The first essay reports on an empirical study of an important industry, the drive-thru fast-food industry. We estimate a competition model, derived from an underlying Mixed MultiNomial Logit (MNML) consumer choice model, using detailed empirical data. The main goal is to measure to what extent waiting time performance, along with price levels, brand attributes, geographical and demographic factors, impacts competing firms' market shares.
The primary goal of our second essay is to characterize the equilibrium behavior of price competition models with Mixed Multinomial Logit (MMNL) demand functions under affine cost structures. In spite of the huge popularity of MMNL models in both the theoretical and empirical literature, it is not known, in general, whether a Nash equilibrium (in pure strategies) of prices exists, and whether the equilibria can be uniquely characterized as the solutions to the system of First Order Condition (FOC) equations.
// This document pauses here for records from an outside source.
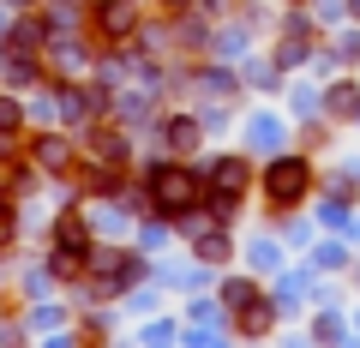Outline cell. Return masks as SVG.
<instances>
[{
    "mask_svg": "<svg viewBox=\"0 0 360 348\" xmlns=\"http://www.w3.org/2000/svg\"><path fill=\"white\" fill-rule=\"evenodd\" d=\"M96 30H103V37H127L132 30V6H120V0L103 6V13H96Z\"/></svg>",
    "mask_w": 360,
    "mask_h": 348,
    "instance_id": "3",
    "label": "cell"
},
{
    "mask_svg": "<svg viewBox=\"0 0 360 348\" xmlns=\"http://www.w3.org/2000/svg\"><path fill=\"white\" fill-rule=\"evenodd\" d=\"M264 193L276 198V205H295V198L307 193V162H300V156H283V162H270Z\"/></svg>",
    "mask_w": 360,
    "mask_h": 348,
    "instance_id": "1",
    "label": "cell"
},
{
    "mask_svg": "<svg viewBox=\"0 0 360 348\" xmlns=\"http://www.w3.org/2000/svg\"><path fill=\"white\" fill-rule=\"evenodd\" d=\"M37 162H42V168H66V144H60V138H42V144H37Z\"/></svg>",
    "mask_w": 360,
    "mask_h": 348,
    "instance_id": "5",
    "label": "cell"
},
{
    "mask_svg": "<svg viewBox=\"0 0 360 348\" xmlns=\"http://www.w3.org/2000/svg\"><path fill=\"white\" fill-rule=\"evenodd\" d=\"M150 193L162 198L168 210H186V205L198 198V181L186 174V168H156V174H150Z\"/></svg>",
    "mask_w": 360,
    "mask_h": 348,
    "instance_id": "2",
    "label": "cell"
},
{
    "mask_svg": "<svg viewBox=\"0 0 360 348\" xmlns=\"http://www.w3.org/2000/svg\"><path fill=\"white\" fill-rule=\"evenodd\" d=\"M0 127H18V103L13 96H0Z\"/></svg>",
    "mask_w": 360,
    "mask_h": 348,
    "instance_id": "6",
    "label": "cell"
},
{
    "mask_svg": "<svg viewBox=\"0 0 360 348\" xmlns=\"http://www.w3.org/2000/svg\"><path fill=\"white\" fill-rule=\"evenodd\" d=\"M6 240H13V210L0 205V246H6Z\"/></svg>",
    "mask_w": 360,
    "mask_h": 348,
    "instance_id": "7",
    "label": "cell"
},
{
    "mask_svg": "<svg viewBox=\"0 0 360 348\" xmlns=\"http://www.w3.org/2000/svg\"><path fill=\"white\" fill-rule=\"evenodd\" d=\"M240 181H246V162H234V156H229V162H217V193H222V205L240 193Z\"/></svg>",
    "mask_w": 360,
    "mask_h": 348,
    "instance_id": "4",
    "label": "cell"
}]
</instances>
The third essay, which is the most general in its context, we establish that in the absence of cost efficiencies resulting from a merger, aggregate profits of the merging firms increase as do equilibrium prices for general price competition models with general non-linear demand and cost functions as long as the models are supermodular, with two additional structural conditions: (i) each firm's profit function is strictly quasi-concave in its own price(s), and (ii) markets are competitive, i.e.,in the pre-merger industry, each firm's profits increase when any of his competitors increases his price, unilaterally. Even the equilibrium profits of the remaining firms in the industry increase, while the consumer ends up holding the bag, i.e., consumer welfare declines. As demonstrated by this essay, the answers to these sorts of strategy questions have implications not only for the firms and customers but also the policy makers policing these markets.